When she put in her claim, Kira said the CMA based the initial payment on the part-time job her ex had had in Fife, rather than his job in London.

She said the maintenance service took action to collect the money from his employer, but when the payments were reviewed, the CMS again defaulted to his old Fife earnings, reducing her payments in error.

“I spent hours calling CMS, getting different answers from different staff, and there was no record of previous conversations,” she said.

“It doesn’t make sense that an organisation like the CMS have no procedures in place for sharing or recording information on individual cases. I am still battling with the CMS to get the money my son is owed. It’s a long, slow process, but I’m not giving up.”

The report found that over one million separated families have no child maintenance arrangement. That’s up from 600,000 in 2012.

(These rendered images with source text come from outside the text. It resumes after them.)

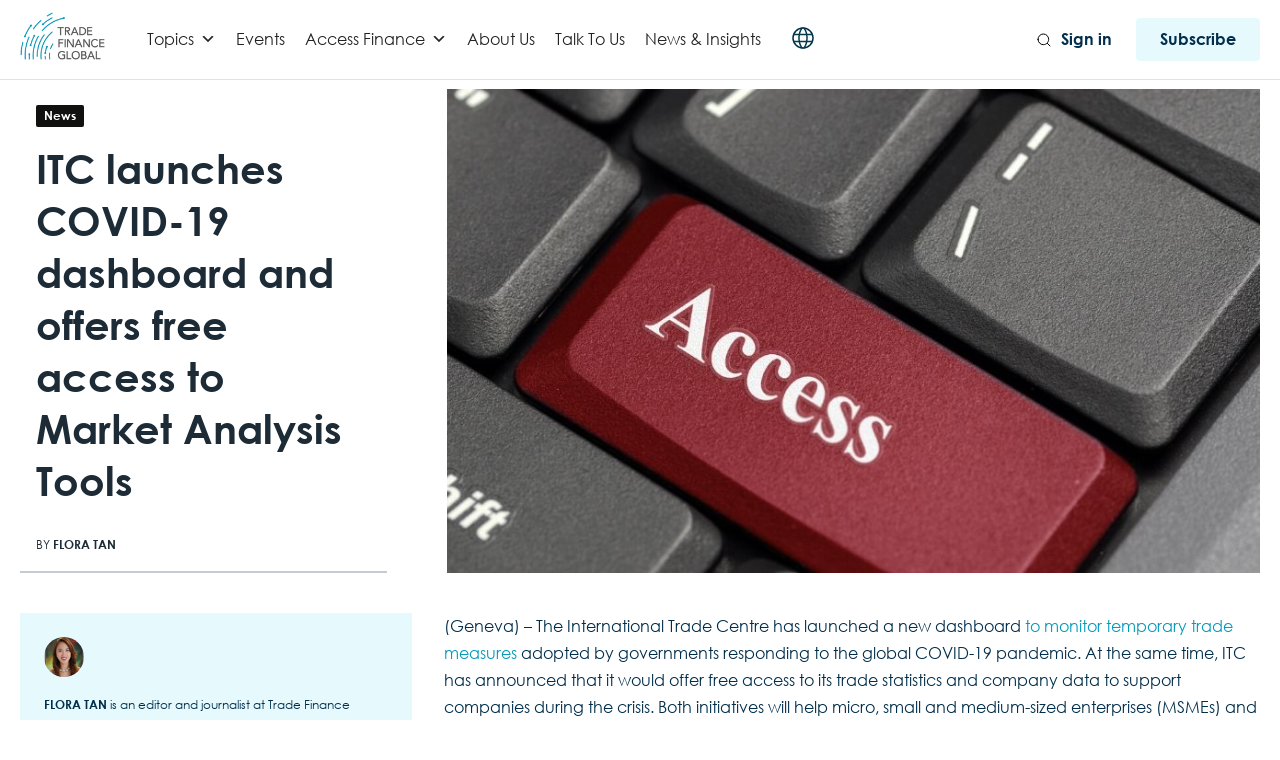

--- FILE ---
content_type: text/html; charset=utf-8
request_url: https://www.google.com/recaptcha/api2/aframe
body_size: 268
content:
<!DOCTYPE HTML><html><head><meta http-equiv="content-type" content="text/html; charset=UTF-8"></head><body><script nonce="y1HhI7DVFQUetJ4W-zg-nw">/** Anti-fraud and anti-abuse applications only. See google.com/recaptcha */ try{var clients={'sodar':'https://pagead2.googlesyndication.com/pagead/sodar?'};window.addEventListener("message",function(a){try{if(a.source===window.parent){var b=JSON.parse(a.data);var c=clients[b['id']];if(c){var d=document.createElement('img');d.src=c+b['params']+'&rc='+(localStorage.getItem("rc::a")?sessionStorage.getItem("rc::b"):"");window.document.body.appendChild(d);sessionStorage.setItem("rc::e",parseInt(sessionStorage.getItem("rc::e")||0)+1);localStorage.setItem("rc::h",'1769690058985');}}}catch(b){}});window.parent.postMessage("_grecaptcha_ready", "*");}catch(b){}</script></body></html>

If maintenance payments were allocated to all children who currently don’t receive what they are entitled to, Smith said it would unlock around £2.7 billion for approximately two million children across the UK, lifting around 210,000 out of poverty.

In Scotland, this would translate to around 100,000 children in separated families receiving approximately £200m.

As the UK Government considers upcoming changes to the CMS, the report has laid out a series of recommendations to improve the service.

The IPPR has suggested that enforcement procedures should be reviewed, and case handlers should be better trained on the CMS’s powers.

It has also recommended making named caseworkers available to parents who request them, to ensure consistency and minimise the need for parents like Kira to recount their situation.

They also want the CMS to provide an easily accessible online toolkit, clearly set out the principles that underpin the specific parameters of the child maintenance formula, and update the formula annually, among other things.

A department for work and pensions spokesperson said: “The Child Maintenance Service provides an important safety net for separated families and has collected or arranged £9bn of vital payments for children.

“To improve the service further we are reforming and streamlining it to introduce a single service type where the CMS monitors and transfers all payments.

“This could see around 20,000 fewer children in relative poverty after housing costs.”